**Data records:**
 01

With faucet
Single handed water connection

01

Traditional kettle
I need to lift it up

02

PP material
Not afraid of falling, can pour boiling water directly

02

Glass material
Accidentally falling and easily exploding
--
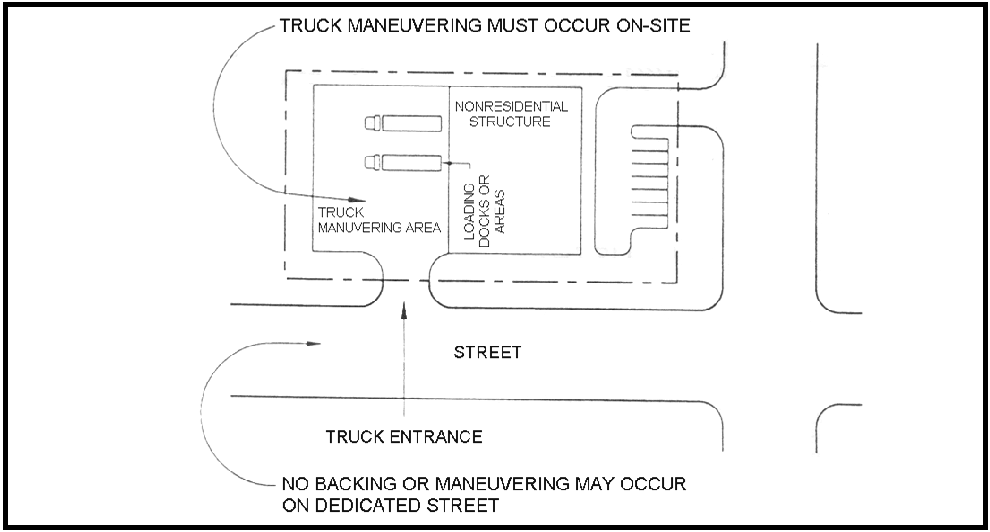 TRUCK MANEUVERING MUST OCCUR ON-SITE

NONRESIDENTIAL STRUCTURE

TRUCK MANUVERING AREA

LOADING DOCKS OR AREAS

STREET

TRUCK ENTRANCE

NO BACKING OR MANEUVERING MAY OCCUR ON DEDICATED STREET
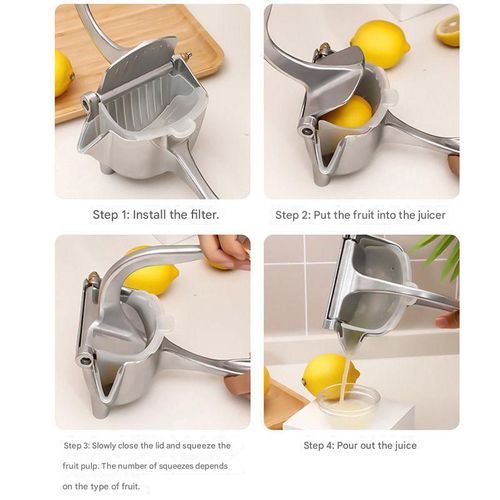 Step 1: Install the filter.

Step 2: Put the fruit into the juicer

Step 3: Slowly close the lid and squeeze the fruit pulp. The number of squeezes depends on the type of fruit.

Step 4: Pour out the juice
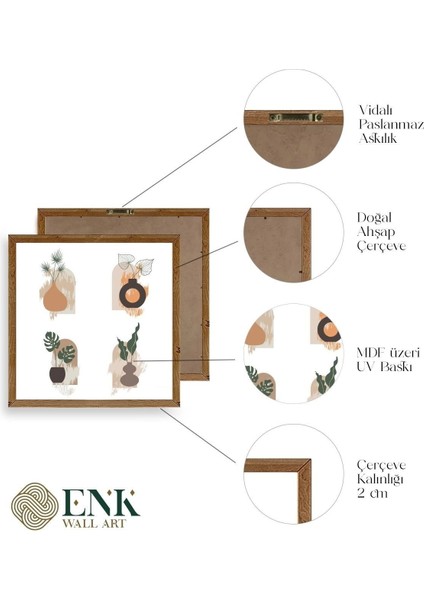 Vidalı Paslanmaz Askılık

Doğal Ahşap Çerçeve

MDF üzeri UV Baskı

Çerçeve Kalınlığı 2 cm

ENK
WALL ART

**Your instructions:**
With pictures omitted, repeat the entries above word for word from the line holding "NO BACKING OR" down to the line holding "MDF üzeri UV Baskı", keeping both of those lines.

**Result below:**
NO BACKING OR MANEUVERING MAY OCCUR ON DEDICATED STREET
 Step 1: Install the filter.

Step 2: Put the fruit into the juicer

Step 3: Slowly close the lid and squeeze the fruit pulp. The number of squeezes depends on the type of fruit.

Step 4: Pour out the juice
 Vidalı Paslanmaz Askılık

Doğal Ahşap Çerçeve

MDF üzeri UV Baskı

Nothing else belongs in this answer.